# Supplied records
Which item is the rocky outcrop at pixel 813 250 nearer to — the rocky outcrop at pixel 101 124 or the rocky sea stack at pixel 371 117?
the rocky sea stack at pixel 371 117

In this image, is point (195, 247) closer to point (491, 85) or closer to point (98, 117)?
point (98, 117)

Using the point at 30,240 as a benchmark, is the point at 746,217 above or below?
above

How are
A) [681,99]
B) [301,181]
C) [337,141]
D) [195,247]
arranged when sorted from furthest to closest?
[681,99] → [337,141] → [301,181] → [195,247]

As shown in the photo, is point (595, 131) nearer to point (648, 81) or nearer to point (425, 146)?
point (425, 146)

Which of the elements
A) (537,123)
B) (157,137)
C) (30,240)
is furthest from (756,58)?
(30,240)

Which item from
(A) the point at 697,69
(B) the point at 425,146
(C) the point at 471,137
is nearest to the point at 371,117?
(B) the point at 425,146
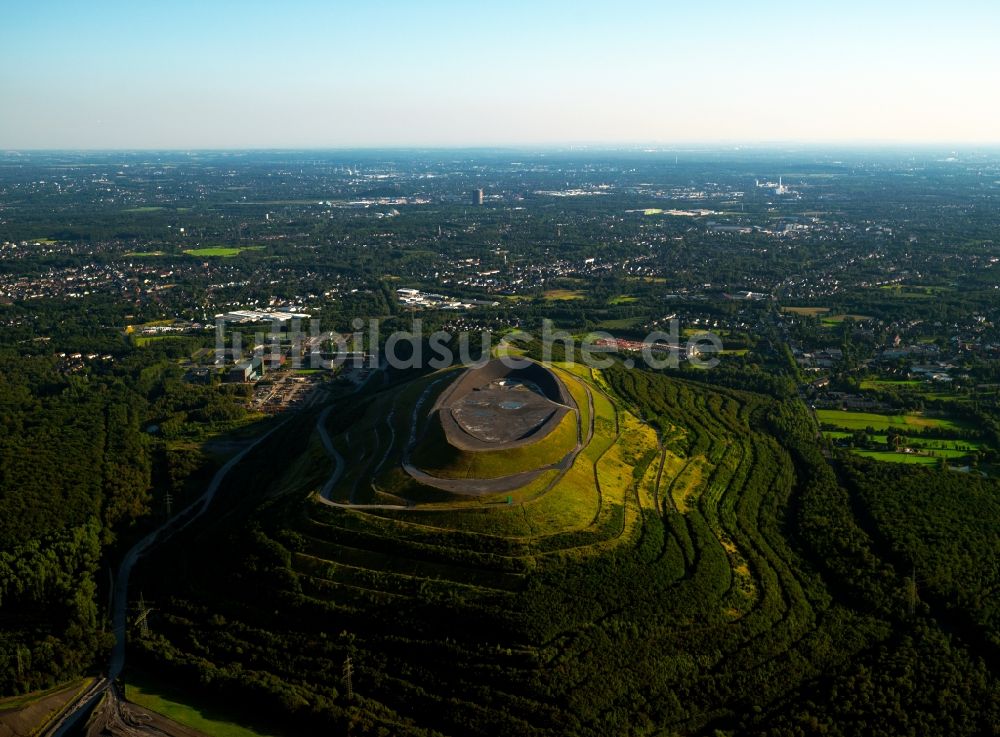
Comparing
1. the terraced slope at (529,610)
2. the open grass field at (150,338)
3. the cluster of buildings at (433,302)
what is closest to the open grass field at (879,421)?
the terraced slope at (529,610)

--

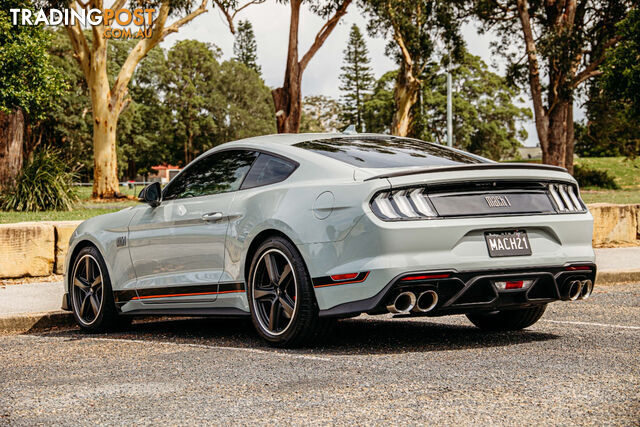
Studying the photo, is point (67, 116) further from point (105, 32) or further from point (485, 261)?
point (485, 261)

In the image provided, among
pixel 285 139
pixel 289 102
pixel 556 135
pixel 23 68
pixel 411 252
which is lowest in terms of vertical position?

---

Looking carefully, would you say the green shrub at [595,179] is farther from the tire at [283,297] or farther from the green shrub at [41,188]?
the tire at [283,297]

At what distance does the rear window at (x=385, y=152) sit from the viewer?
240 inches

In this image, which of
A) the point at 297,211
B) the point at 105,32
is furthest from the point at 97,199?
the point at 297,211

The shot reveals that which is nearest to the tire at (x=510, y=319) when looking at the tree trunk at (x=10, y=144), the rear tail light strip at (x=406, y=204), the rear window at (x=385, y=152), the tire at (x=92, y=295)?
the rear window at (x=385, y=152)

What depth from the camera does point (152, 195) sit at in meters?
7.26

# Task directions
Edit everything from the line containing "In the image provided, among" down to the line containing "which is lowest", replacing "pixel" with "point" wherever it occurs and leaving all else unchanged. Return only those lines.

# Solution
In the image provided, among
point 285 139
point 289 102
point 556 135
point 23 68
point 411 252
which is lowest in terms of vertical position?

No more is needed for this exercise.